One thing that will change quite a bit, in in the near future is is that until recently, writing papers was the most time consuming and expensive part, of, of the job.

Speaker 1

所以你以前很少这么做。

And so you did you did it very rarely.

Speaker 1

你知道吗？

You know?

Speaker 1

你只有在所有其他论证部分都确认无误之后，才会把结果整理成文，因为反复重写和重构实在太麻烦了。
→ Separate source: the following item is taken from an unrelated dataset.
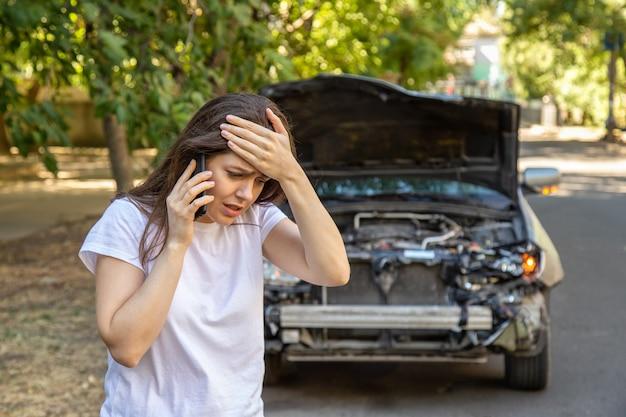 교통사고로 난파된 차 앞의 운전사 여성 초상화. 자동차 보험에 도움을 요청하는 자동차 사고 후 스트레스를 받고 있는 겁에 질린 여성. 위험한 도로 교통 상황.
You you you only wrote up your results once everything was all the other parts of your argument were, were checked out and and things because you just rewriting it again, refactoring was just a total pain.

Speaker 1

但如今，现代AI工具让这件事变得容易多了。

But that's one thing that's become a lot easier now with modern AI tools.

Speaker 1

所以，你知道，你不必只保留论文的一个版本。

So, you know, you don't have to have just one version of of your paper.

Speaker 1

你知道，一旦你有了一个版本，人们就可以生成几百个其他版本。

You, you know, you can once you have one, you know, people can generate hundreds more.

Speaker 1

是的，一个庞大而杂乱的Lean证明本身可能没什么意义或难以理解，但其他人可以对其进行重构，并做各种各样的处理。
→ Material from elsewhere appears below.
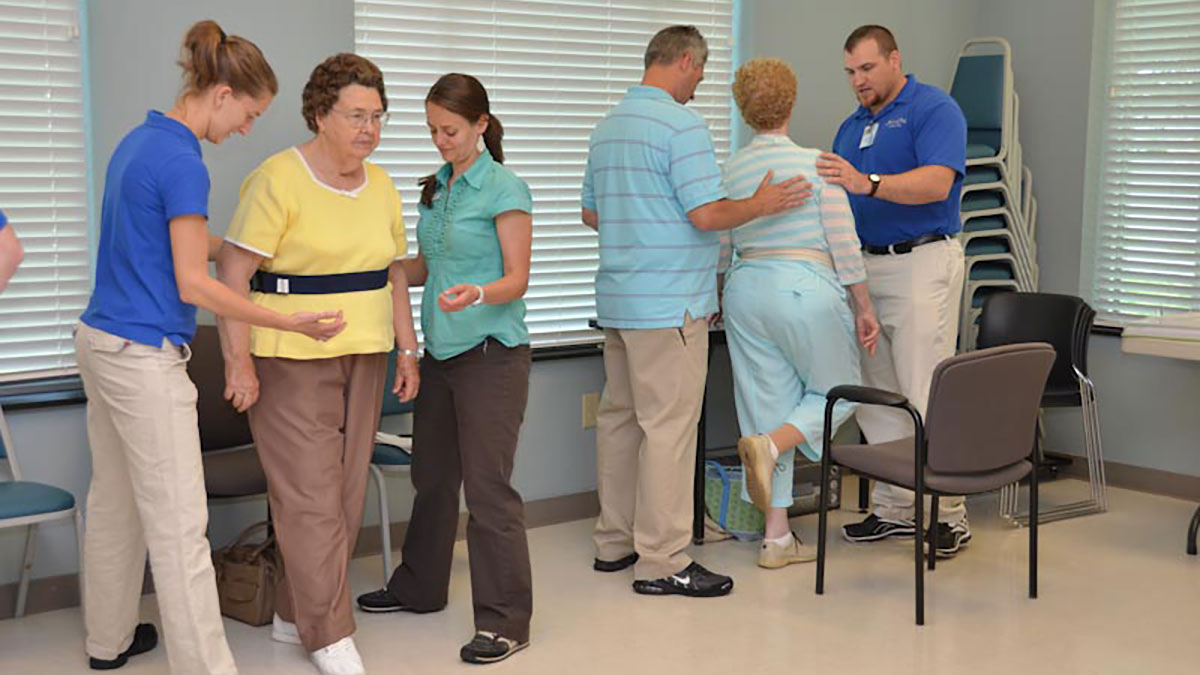 Gabrielle Scronce (center) works with a patient.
So, yeah, one giant messy lean truth may not be very, meaningful or, understandable on its own, but but other people can can can refactor it and do all kinds of of of things with them.

Speaker 1

我们在Erdős问题网站上已经看到过这种情况，你知道，AI会生成一个证明，然后这里有3000行代码来验证这个证明。
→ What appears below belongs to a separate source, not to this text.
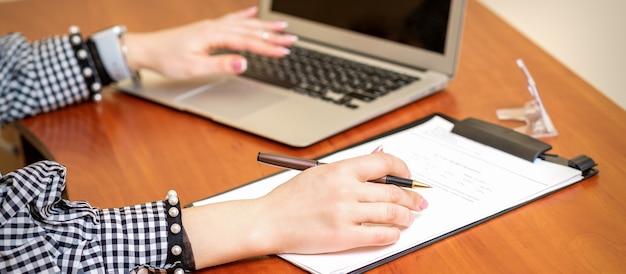 Mãos femininas segurando uma caneta sob o documento e trabalhando com o laptop na mesa em um escritório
We have seen if with the Erdich problem website, you know, that people will will an AI will will generate a proof, then here's 3,000 lines of code that that verify the proof.

Speaker 1

但后来，我们让其他AI来总结证明，它们会写出自己的证明。

But then we people got other AIs to summarize the proof, and and and they will write their own proofs.

Speaker 1

实际上，这属于后处理阶段。

There's actually, post processing.

Speaker 1

一旦你有了一个证明，我们现在就有许多工具可以分解和解读它。

Once you actually have one proof, we we actually have a lot of tools now to to deconstruct it and and interpret it.

Speaker 1

这还是一个非常新兴的科学或数学领域，但我不太担心，你知道，有些人担心，如果一个真正的假设被一个完全无法理解的证明所证实怎么办？

It's a very nascent area of of of science or or mathematics, but, I'm not as worried about, you know, so so so some people concern me, what if the real hypothesis is proven with a complete incomprehensible proof?

Speaker 1

我认为，一旦你拥有了证明的成果，我们就能对它进行大量分析。

I I think once you have the artifact of a proof, we can do a lot of of of of analysis on it.

Speaker 0

你最近发帖说，相比于Lean擅长的数学证明，为数学策略建立一种形式化或半形式化语言会很有帮助。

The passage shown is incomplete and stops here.